Keeping The Reserve Force Home

Hematopoietic stem cells—bone marrow-derived adult stem cells that give rise to the wide variety of specialized blood cells—come in two flavors: the reserve force that sits quietly waiting to be called upon and the active arm that continually prolifeates, spawning billions of blood cells every day. In their latest study, Stowers Investigator Linheng Li, PHD and his team revealed that genomic imprinting, a process that specifically shuts down one of the two gene copies found in each mammalian cell, prevents the reservists from being called up prematurely.

Sexual reproduction yields progeny with two copies, or alleles, for each gene, one from the mother and one from the father. Most genes are expressed from both copies, but in mammals and marsupials a small subset of genes receives a mark, or imprint during the development of egg or sperm cells.

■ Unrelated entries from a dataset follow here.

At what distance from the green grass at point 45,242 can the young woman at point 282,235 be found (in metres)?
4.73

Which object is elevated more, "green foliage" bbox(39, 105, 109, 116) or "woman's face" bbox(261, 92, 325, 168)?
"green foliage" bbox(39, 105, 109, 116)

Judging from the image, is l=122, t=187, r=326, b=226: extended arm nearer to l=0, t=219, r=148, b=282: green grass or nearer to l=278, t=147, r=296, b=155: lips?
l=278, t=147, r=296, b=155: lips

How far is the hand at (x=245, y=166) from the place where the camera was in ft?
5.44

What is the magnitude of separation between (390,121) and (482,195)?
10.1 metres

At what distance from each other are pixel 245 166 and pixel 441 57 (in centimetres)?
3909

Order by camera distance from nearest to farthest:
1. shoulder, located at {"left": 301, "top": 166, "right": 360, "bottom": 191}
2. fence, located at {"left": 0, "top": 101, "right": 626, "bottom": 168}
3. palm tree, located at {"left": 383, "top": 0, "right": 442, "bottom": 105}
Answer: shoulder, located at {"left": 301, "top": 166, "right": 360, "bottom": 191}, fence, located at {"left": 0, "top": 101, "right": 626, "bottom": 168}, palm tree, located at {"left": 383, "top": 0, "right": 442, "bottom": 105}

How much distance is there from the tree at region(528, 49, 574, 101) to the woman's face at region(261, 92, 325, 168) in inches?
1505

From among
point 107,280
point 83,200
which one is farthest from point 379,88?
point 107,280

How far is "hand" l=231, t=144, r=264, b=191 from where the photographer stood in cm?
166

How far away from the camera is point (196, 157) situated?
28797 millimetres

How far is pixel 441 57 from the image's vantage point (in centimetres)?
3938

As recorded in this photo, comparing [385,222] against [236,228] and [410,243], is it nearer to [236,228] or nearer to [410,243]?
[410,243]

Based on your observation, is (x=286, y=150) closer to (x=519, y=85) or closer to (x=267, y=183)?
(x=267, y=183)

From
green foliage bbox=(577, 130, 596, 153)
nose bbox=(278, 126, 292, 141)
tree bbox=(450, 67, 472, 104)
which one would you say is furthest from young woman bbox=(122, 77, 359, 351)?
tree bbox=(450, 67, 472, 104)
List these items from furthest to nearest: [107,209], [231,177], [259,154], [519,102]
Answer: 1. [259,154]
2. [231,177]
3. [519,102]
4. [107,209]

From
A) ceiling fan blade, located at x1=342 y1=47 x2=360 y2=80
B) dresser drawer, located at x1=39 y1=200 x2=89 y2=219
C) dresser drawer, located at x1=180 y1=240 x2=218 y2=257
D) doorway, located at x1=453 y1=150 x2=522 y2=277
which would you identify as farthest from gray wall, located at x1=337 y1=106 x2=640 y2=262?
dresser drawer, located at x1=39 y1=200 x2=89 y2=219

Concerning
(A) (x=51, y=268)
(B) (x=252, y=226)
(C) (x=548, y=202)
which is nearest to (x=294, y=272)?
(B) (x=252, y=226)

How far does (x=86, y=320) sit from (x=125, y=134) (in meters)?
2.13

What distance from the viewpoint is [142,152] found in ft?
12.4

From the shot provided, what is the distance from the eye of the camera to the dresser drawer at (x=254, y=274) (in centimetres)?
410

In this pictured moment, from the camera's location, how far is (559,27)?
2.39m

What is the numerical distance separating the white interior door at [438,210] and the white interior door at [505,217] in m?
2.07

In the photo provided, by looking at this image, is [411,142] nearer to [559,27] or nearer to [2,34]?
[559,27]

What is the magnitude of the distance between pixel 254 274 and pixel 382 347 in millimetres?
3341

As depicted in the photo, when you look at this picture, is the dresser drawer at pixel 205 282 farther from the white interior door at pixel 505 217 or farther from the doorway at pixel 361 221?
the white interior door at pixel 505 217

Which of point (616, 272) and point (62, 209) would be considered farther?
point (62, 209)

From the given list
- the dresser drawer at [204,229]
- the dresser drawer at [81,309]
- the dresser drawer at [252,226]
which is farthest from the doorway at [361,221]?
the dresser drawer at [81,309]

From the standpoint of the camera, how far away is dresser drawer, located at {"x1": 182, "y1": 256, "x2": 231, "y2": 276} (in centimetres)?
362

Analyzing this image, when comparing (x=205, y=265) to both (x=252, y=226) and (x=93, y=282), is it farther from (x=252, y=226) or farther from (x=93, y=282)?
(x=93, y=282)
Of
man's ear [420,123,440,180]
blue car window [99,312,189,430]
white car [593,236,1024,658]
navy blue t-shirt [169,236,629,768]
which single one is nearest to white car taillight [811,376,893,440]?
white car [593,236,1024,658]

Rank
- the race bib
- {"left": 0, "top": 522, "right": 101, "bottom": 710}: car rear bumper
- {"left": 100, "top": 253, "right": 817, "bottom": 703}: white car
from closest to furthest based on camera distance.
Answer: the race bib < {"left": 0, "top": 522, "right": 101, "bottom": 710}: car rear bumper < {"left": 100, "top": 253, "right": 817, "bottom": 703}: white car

These genomic imprints not only differentiate between genes of maternal and paternal origin, but they specifically shut down one copy of those genes in the offspring.

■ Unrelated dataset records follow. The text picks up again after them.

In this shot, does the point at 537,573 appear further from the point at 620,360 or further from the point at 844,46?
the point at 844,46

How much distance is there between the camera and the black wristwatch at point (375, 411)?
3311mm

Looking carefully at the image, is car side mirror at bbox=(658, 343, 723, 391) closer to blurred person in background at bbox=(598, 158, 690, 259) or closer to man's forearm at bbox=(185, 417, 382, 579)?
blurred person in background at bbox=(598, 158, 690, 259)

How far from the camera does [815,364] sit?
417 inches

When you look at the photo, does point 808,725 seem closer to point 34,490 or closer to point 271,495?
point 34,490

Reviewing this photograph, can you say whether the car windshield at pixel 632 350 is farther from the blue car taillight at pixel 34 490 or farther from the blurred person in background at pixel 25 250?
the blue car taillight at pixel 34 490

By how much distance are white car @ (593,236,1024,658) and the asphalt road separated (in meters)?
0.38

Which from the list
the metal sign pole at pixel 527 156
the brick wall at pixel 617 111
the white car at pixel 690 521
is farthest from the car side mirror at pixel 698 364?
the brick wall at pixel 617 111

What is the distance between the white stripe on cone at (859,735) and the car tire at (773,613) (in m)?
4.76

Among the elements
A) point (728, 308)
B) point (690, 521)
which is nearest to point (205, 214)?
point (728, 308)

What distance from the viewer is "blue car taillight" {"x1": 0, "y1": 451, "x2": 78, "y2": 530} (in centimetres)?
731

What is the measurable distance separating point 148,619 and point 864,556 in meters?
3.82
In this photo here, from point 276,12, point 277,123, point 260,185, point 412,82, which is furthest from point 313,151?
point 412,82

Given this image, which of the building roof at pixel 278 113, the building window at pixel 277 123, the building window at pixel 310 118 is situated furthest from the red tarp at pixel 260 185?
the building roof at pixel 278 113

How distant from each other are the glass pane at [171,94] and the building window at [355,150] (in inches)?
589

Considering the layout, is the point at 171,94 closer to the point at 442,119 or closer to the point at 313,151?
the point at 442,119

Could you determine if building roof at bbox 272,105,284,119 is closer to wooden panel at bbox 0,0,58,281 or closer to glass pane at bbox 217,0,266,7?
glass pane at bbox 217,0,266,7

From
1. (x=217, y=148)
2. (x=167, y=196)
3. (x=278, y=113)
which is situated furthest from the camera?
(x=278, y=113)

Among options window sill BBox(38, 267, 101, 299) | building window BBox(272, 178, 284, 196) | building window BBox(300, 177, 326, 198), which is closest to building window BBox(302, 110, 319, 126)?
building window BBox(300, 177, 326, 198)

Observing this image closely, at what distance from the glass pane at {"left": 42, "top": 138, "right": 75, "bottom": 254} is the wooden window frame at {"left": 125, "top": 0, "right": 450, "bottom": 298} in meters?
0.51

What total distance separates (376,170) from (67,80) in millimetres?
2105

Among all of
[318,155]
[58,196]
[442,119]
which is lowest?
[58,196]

“Active HSCs (hematopoietic stem cells) form the daily supply line that continually replenishes worn-out blood and immune cells while the reserve pool serves as a backup system that replaces damaged active HSCs and steps in during times of increased need,” explains Li. “In order to maintain a long-term strategic reserve of hematopoietic stem cells that lasts a lifetime, it is very important to ensure that the backup crew isn’t mobilized all at once. Genomic imprinting provides an additional layer of regulation that does just that.”

The study was published in the August 15, 2013, issue of the journal Nature.